LinkedIn is the world's largest professional network on the internet. You can use LinkedIn to find the right job or internship, connect and strengthen professional relationships, and learn the skills you need to succeed in your career. A complete LinkedIn profile can help you connect with opportunities by showcasing your unique professional story through experience, skills, and education.
In this tutorial, Let's look at how to implement a web scraper to gather job details and company profiles from a posted jobs list on Linkedin and save them in a .JSON
file using Python.
This tutorial is a complete beginner guide to web scraping using python.
What is Web Scraping?
Web scraping refers to the extraction of data from a website. This information is collected and then exported into a format that is more useful for the user. Be it a spreadsheet or an API. In most cases, automated tools are preferred when scraping web data as they can be less costly and work at a faster rate.
Getting started
In order to complete this task, we need these widely used python libraries in web scraping.
The first one, Selenium
is used to navigate web pages and interact with them. The other one is widely used to scrape data from web pages.
So let's install them.
pip install selenium
pip install beautifulsoup4
Installing the web driver
To work with Selenium
you need to install the web driver for your browser. WebDriver is an open source tool for automated testing of web apps across many browsers. It provides capabilities for navigating web pages, user input, JavaScript execution, and more. If you are using chrome, you can download the driver by this link.
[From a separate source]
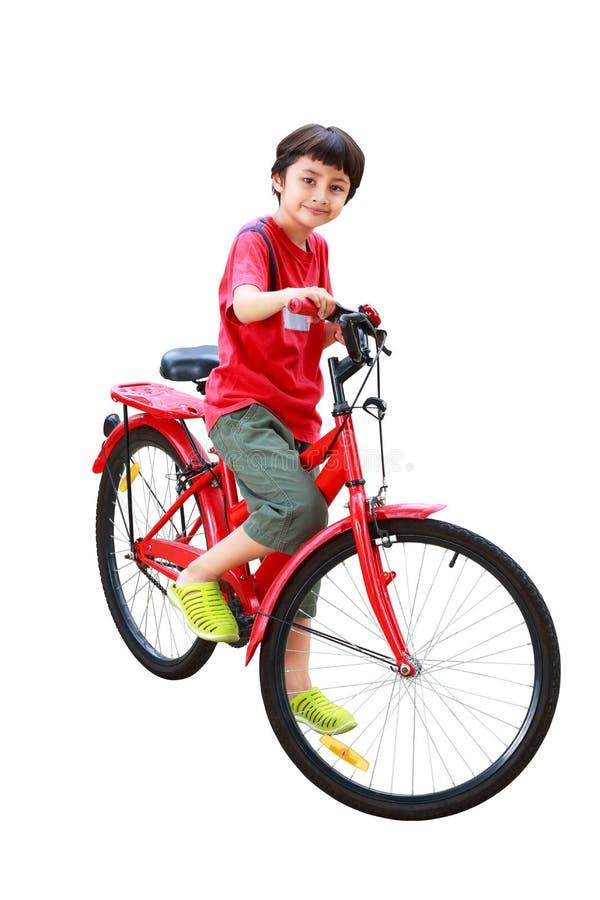 Menino asiático novo na bicicleta fotografia de stock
It's important to check your browser version before downloading the driver.
Task explanation
On LinkedIn, a user account is not compulsory to search for jobs. We can simply navigate to linkedin/jobs and search for any job vacancies available in your area.
So that our task is to automatically search for jobs on Linkedin and save the job list and company profiles as.JSON
.
Navigating to webpage
As mentioned earlier, we use Selenium
for navigation purposes. Let's import it into our program.
from selenium import webdriver
Then we need to establish our web driver as a driver object.
driver = webdriver.Chrome(location)
Replace location
with your web driver location
. Also see other supported browsers.
Now we can use the get()
method to locate the website by URL.
driver.get("https://www.linkedin.com/jobs") #URL
If you run the program now, you can see that it spins up a new browser and navigates to the URL. You'll also notice that it has a address bar saying it is being controlled by automated test software.
Interacting with the page
The next step is to search for jobs. First, let's save the job title and location that we want to search for in separate strings.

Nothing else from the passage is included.